Toute question, demande d’information complémentaire ou intervention d’un membre du conseil municipal auprès de l’administration communale, devra se faire sous couvert du maire ou de l’adjoint en charge du dossier.
Article 5 : Questions orales
Article L. 2121-19 du CGCT : Les conseillers municipaux ont le droit d'exposer en séance du conseil des questions orales ayant trait aux affaires de la commune.
Lors de chaque séance du conseil municipal, les conseillers municipaux peuvent poser des questions orales qui doivent porter sur des sujets d’intérêt général auxquelles le maire ou l’adjoint délégué compétent répond directement.
Si le nombre, l’importance ou la nature des questions orales le justifient, le maire peut décider de les traiter dans le cadre d’une séance du conseil municipal spécialement organisée à cet effet. Sil’objet des questions orales le justifie, le maire peut décider de les transmettre pour examen aux groupes de travail concernés.
Article 6 : Questions écrites
Chaque membre du conseil municipal peut adresser au maire des questions écrites sur toute affaire ou tout problème concernant la commune ou l’action municipale.
Ces questions devront être adressées au Maire, et à la responsable des services généraux, au plus tard trois jours ouvrables avant la date de la séance du Conseil Municipal.

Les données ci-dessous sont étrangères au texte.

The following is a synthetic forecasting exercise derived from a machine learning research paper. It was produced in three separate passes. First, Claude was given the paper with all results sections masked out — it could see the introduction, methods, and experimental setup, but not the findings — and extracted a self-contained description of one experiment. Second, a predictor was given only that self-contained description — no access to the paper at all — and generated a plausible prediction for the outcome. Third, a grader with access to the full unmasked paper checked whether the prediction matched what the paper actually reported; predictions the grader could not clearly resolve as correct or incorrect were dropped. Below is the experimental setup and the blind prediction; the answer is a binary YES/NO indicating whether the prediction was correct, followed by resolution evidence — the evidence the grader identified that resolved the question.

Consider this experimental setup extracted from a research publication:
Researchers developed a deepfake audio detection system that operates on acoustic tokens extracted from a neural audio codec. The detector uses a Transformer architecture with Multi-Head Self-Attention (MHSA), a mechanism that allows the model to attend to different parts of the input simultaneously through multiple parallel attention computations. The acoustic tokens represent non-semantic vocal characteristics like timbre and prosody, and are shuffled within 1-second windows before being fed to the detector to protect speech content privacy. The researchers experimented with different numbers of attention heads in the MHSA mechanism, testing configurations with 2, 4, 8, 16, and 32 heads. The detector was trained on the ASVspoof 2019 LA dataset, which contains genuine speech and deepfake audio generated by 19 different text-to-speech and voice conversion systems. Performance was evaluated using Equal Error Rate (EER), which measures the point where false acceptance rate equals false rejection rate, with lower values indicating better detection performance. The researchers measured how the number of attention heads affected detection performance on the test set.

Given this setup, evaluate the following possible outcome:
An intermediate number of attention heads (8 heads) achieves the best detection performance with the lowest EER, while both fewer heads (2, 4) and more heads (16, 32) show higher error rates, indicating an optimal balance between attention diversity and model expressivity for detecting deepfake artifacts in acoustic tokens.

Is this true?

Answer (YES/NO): YES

Chapitre II : Groupes de travail et comités consultatifs
Article 7 : Groupes de travail transversaux
Article L. 2121-22 du CGCT (modifié par la loi n°2013-403 du 17 mai 2013 - art. 29) : Le conseil municipal peut former, au cours de chaque séance, des commissions chargées d'étudier les questions soumises au conseil soit par l'administration, soit à l'initiative d'un de ses membres. Elles sont convoquées par le maire, qui en est le président de droit, dans les huit jours qui suivent leur nomination, ou à plus bref délai sur la demande de la majorité des membres qui les composent. Dans cette première réunion, les commissions désignent un vice-président qui peut les convoquer et les présider si le maire est absent ou empêché.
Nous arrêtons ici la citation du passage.